Source text:
These pillars fascinated us all; they were patted and photographed and discussed for some time, Huxley and others even climbing down from the long porches to look at them from underneath. (They have quickly become a symbol for Brasília, appearing over and over in magazines and newspapers, as well as on the little silk banners, the hotel writing-paper and black imitation-leather zipper bags given to the guests.)
On either side of the entrance are square shallow pools of the same marble as the pillars; one contains a bronze statue of two female figures pierced with holes, by the Brasilian sculptor, Ceschiatti, the other a thin slab, like a sign-post, bearing an inscription in bronze. Also in front of the Palace we were shown a magnolia tree, about a yard high, that had been planted by Secretary Dulles just a few days before. (About a week later President Gronchi planted an Italian cypress in Brasília. There had been plans for Imperial palms grouped near the Palace but lately the variety of palm has been changed to the regional buriti, not so tall nor so elegant, but a very presentable tree, nevertheless.) The porch or gallery of the Palace extends beyond it on the left side, then curls around on itself and upwards in a small, exuberant, if snail-like chapel — a sort of airy, Latin, wave-of-the-hand concluding gesture to the static dance of the linked pillars. At least that is the idea; the chapel struck most of us as out of scale, perhaps a shade too small for the pillars. Its snail-with-a-sail facade is topped by a slender brass cross that looks exactly right, but the small window cut through the marble below it, a square hole opening onto space, seems a bit theatrical, even if it is strongly reminiscent of the small windows of the early mission churches in Brasil.
Once inside the Palace, I am sorry to say, the effect of coolness and airy grace vanishes. The decorating was done by Niemeyer and his daughter; the colors are frequently harsh and the furniture seems meagre and badly arranged — but surely many additions and changes will be made. We stepped in onto hot turkey-red carpets, extra-thick (“Nylon foam?” someone tentatively asked the secretary who was showing us around), laid down between walls of mirror and glittering gold tile. A rail-less, red-carpeted ramp (we were told that Secretary Dulles had almost fallen off that) goes up to the right, to the Salão Nobre. Here are a grand piano and a few groups of sofas, and upholstered and brass-and-leather chairs, some of which, at first glance, looked like the Mies van der Rohe Barcelona chair but which, as one discovers on trying them, are a smaller and not too comfortable copy of it.

Directions:
Carry the account of the visit to the Palace in Brasília forward from its last sentence, keeping the same first-person voice.

Supplied data:
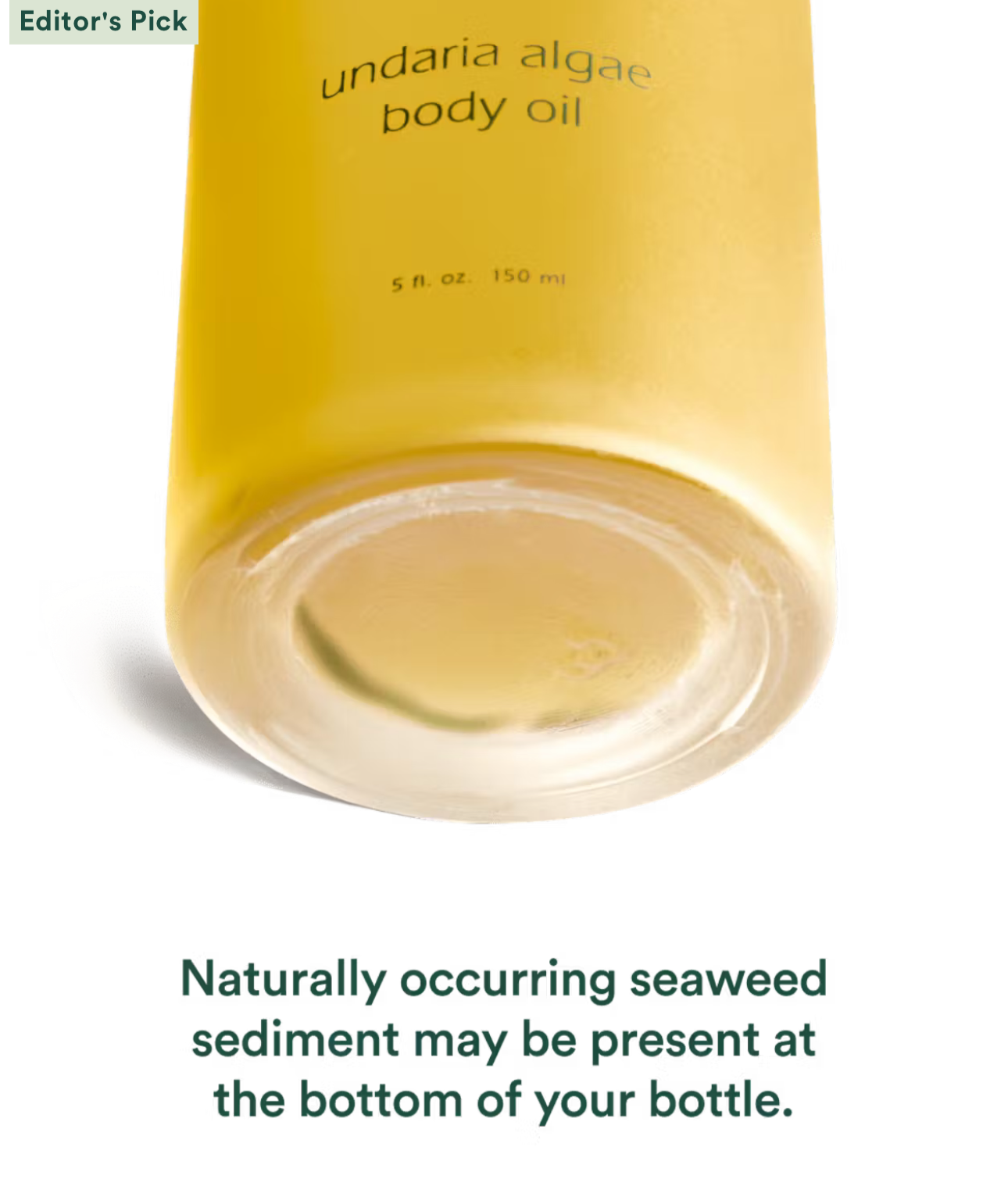 Osea-Undaria Algae™ Body Oil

Reply to the task:
Perhaps it should be said that Brasil, like Italy, Spain, or Portugal, has never had our northern ideas of comfort in the home. Until recently all beds were very hard, sometimes even of leather or cane, because hard beds are cooler in a hot climate; floors were of stone or tile or bare jacaranda planks; and chairs and sofas, when copied from foreign designs, often used woven cane instead of stuffed upholstery. The thick walls, extremely high ceilings, and small shuttered windows of colonial days were cool and appropriate; the “modern” interior, with its frequently soft and low furniture, light colors, and great areas of glass, has really not been completely adapted (as yet) to the Brasilian climate.
Perhaps we were too harsh in our criticisms as we trooped from room to room; I think that only Huxley failed to comment on the heat and glare. Across either end of the glass box that makes up the Palace is a long room, each with chairs and long table. One is the formal dining room, the other the Dispatch Room. Both are curtained only at the sides, that is, the ends of the box, and the afternoon sun pours into them through the glass front of the building; the wood of the tables was already crackling. The inner walls are panelled with large squares of deeply corrugated jacaranda, Brasil’s handsomest wood. On the upper, shaded parts of the walls the effect is very beautiful, almost like tortoise-shell, but lower down, where the sun strikes, it, too, looks dried and lusterless. Perspiring and occasionally dropping onto the nearest chairs, we rudely asked our guide about air-conditioning, but he replied that it wasn’t necessary.
A floating staircase goes straight from the Salão Nobre and is also carpeted in thick turkey-red. Upstairs, the halls are panelled in delicate tan “Ivory Wood,” or satin wood. We saw only one bedroom, looking like any twin-bedded, chintz-hung guest room, but its adjoining bath was truly magnificent in chromium and thick gray marble, with a square sunken bath sloping from the ends to the middle, like a sagging double bed. Under the bedroom windows, overlooking the swimming-pool, runs a shaded balcony of highly polished slabs of rich green marble, a beautiful material but surely out of keeping with the building’s light structure and the over-delicate panelling just inside.
At present the Palace walls are almost bare; downstairs are two tapestries and a few small paintings by Emilio Di Cavalcanti. This austerity and lack of ornament reminded Huxley of a very different tour he had once made through Buckingham Palace, where every inch of wall space is covered with paintings, and every table loaded with photographs commemorating incidents in the lives of the royal family. We gathered around him in the heat of the upstairs hall while he talked for quite a while, and very entertainingly, about George V’s bedroom arrangements.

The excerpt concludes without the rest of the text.